- [Your assignment]:
In the records, each line holding "west" must be reported.

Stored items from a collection
──────────

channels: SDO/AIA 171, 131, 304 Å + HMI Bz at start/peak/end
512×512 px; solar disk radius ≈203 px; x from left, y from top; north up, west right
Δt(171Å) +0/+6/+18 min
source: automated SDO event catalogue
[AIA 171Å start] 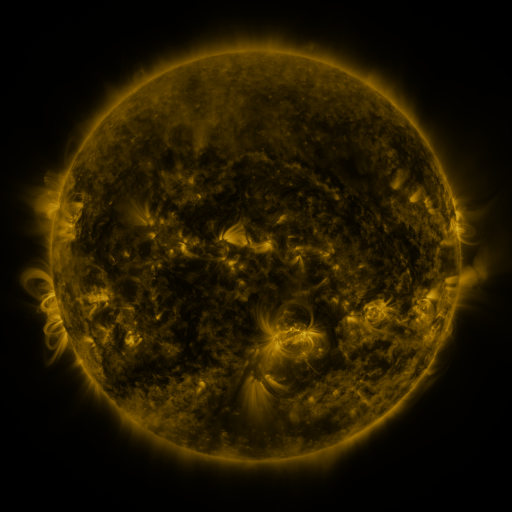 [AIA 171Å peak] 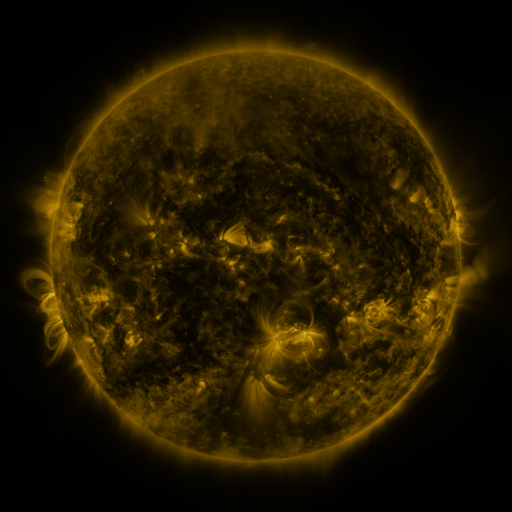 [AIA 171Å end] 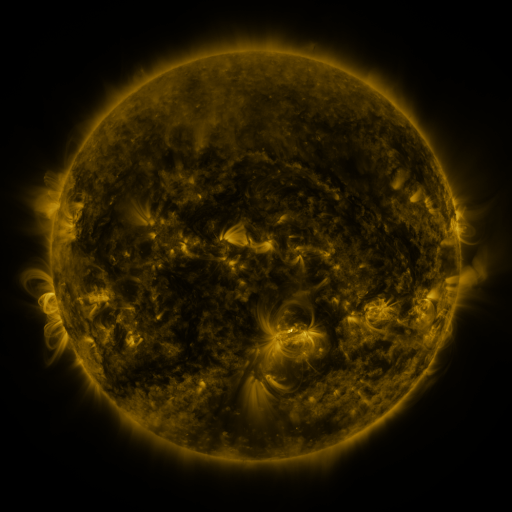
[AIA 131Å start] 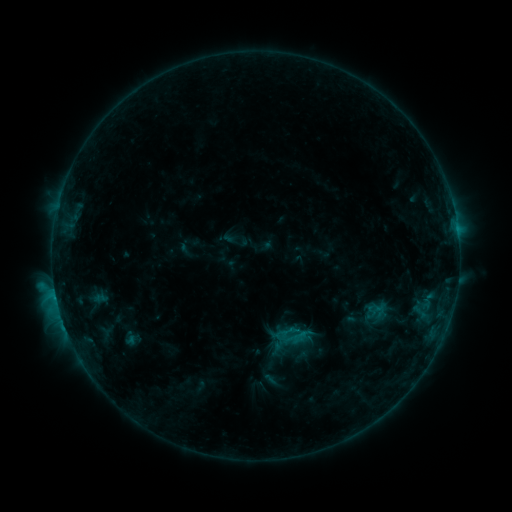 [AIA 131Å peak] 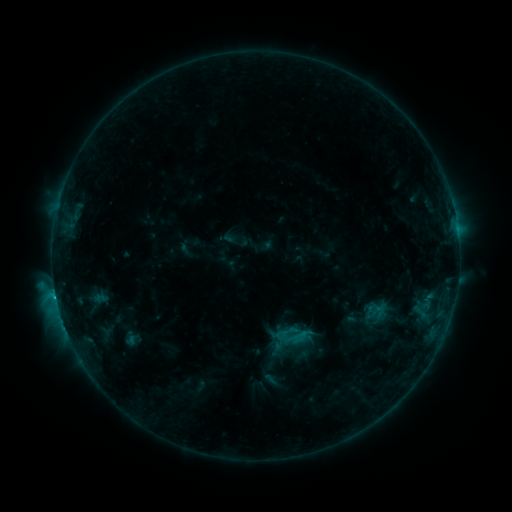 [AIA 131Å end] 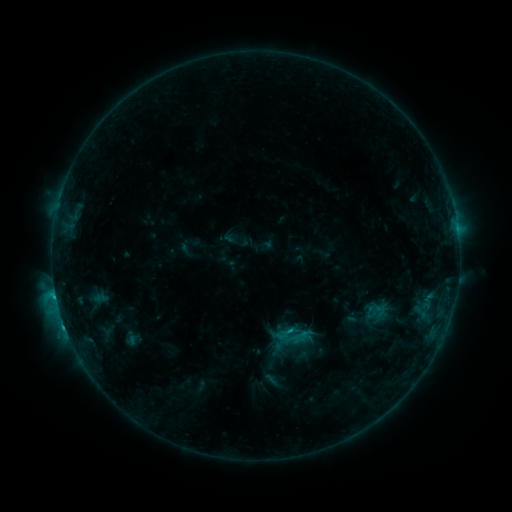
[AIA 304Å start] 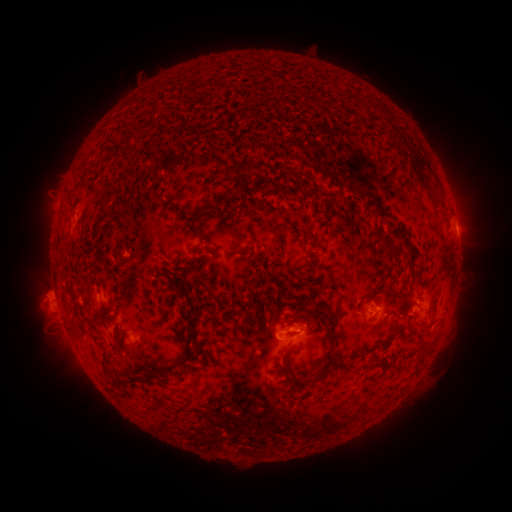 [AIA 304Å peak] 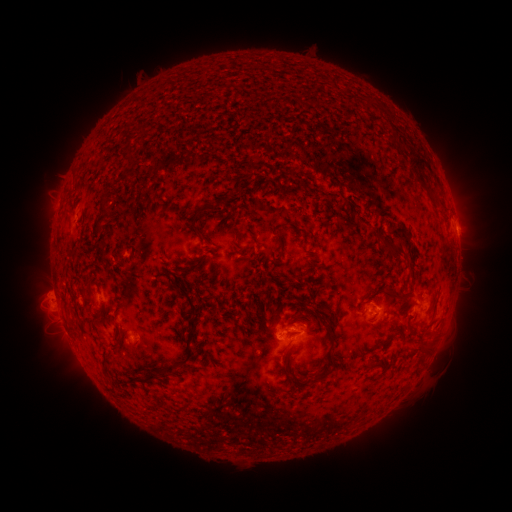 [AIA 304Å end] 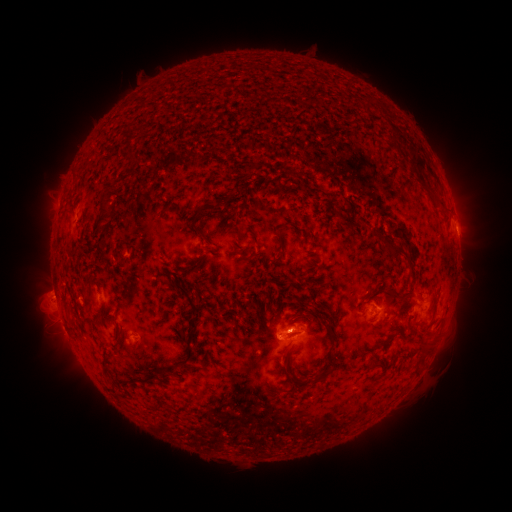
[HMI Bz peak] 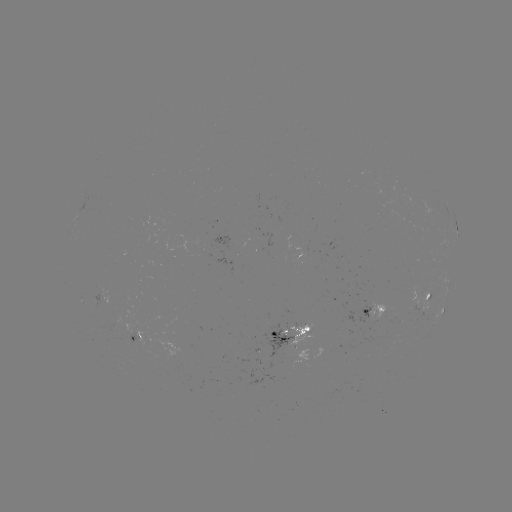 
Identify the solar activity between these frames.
C2.9 flare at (65, 326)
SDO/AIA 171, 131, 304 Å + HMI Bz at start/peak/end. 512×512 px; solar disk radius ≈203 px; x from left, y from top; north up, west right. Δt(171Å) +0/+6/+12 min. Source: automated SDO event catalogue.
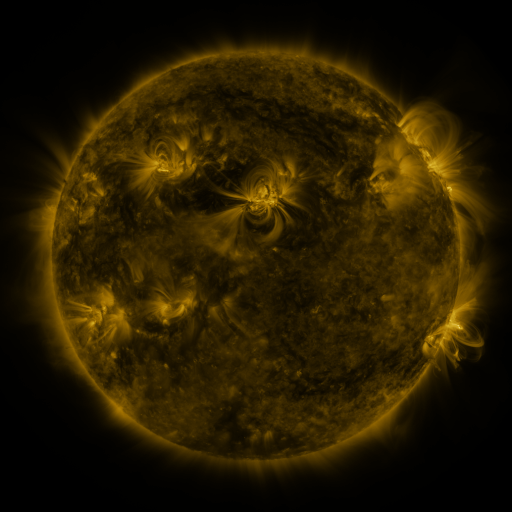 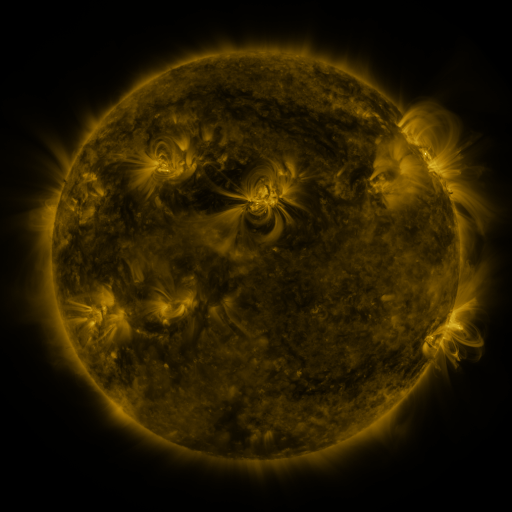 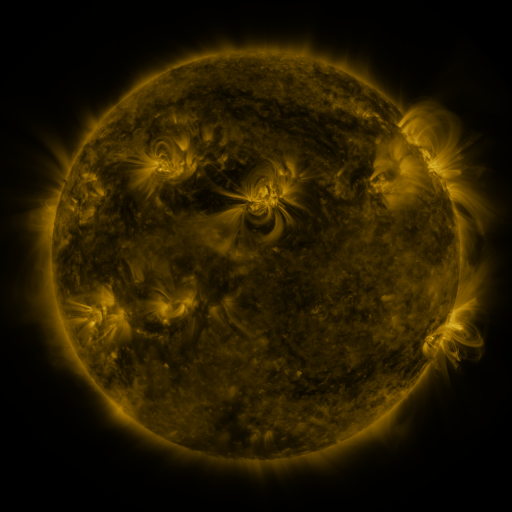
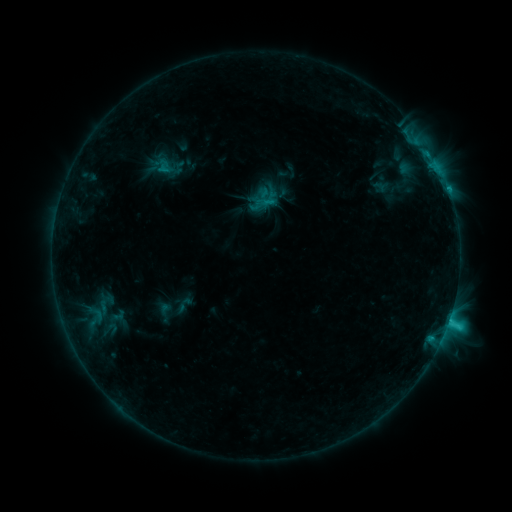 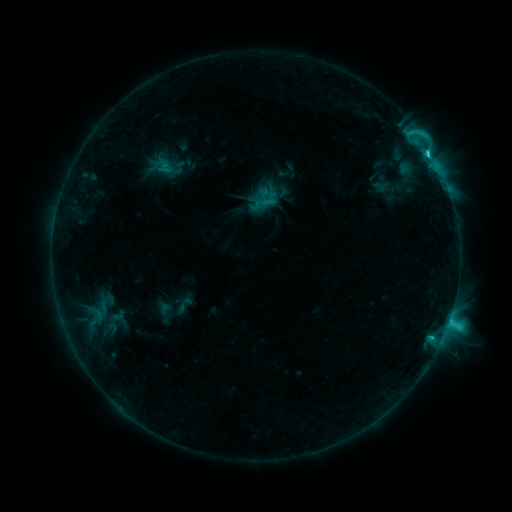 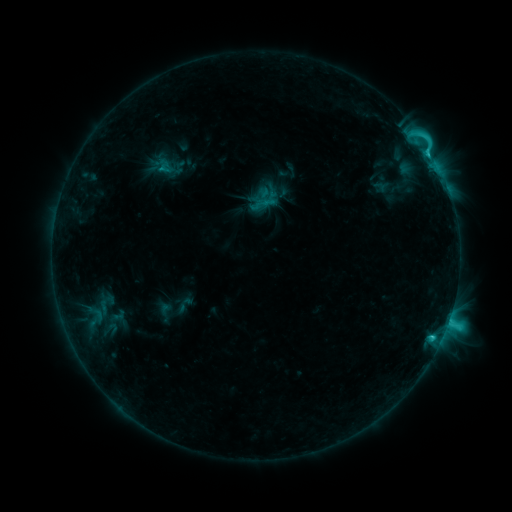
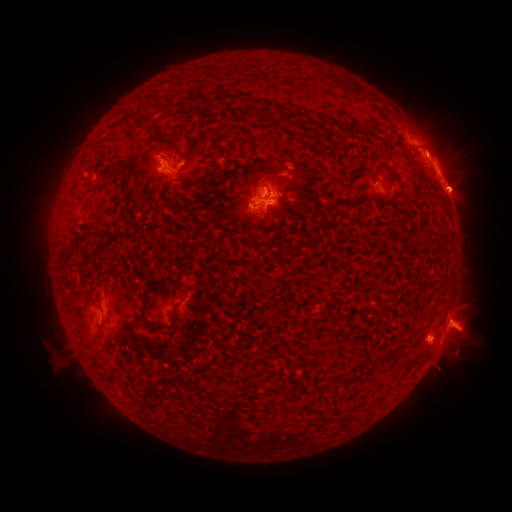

──────────

- [Result of this exercise]:
512×512 px; solar disk radius ≈203 px; x from left, y from top; north up, west right
SDO/AIA 171, 131, 304 Å + HMI Bz at start/peak/end. 512×512 px; solar disk radius ≈203 px; x from left, y from top; north up, west right. Δt(171Å) +0/+6/+12 min. Source: automated SDO event catalogue.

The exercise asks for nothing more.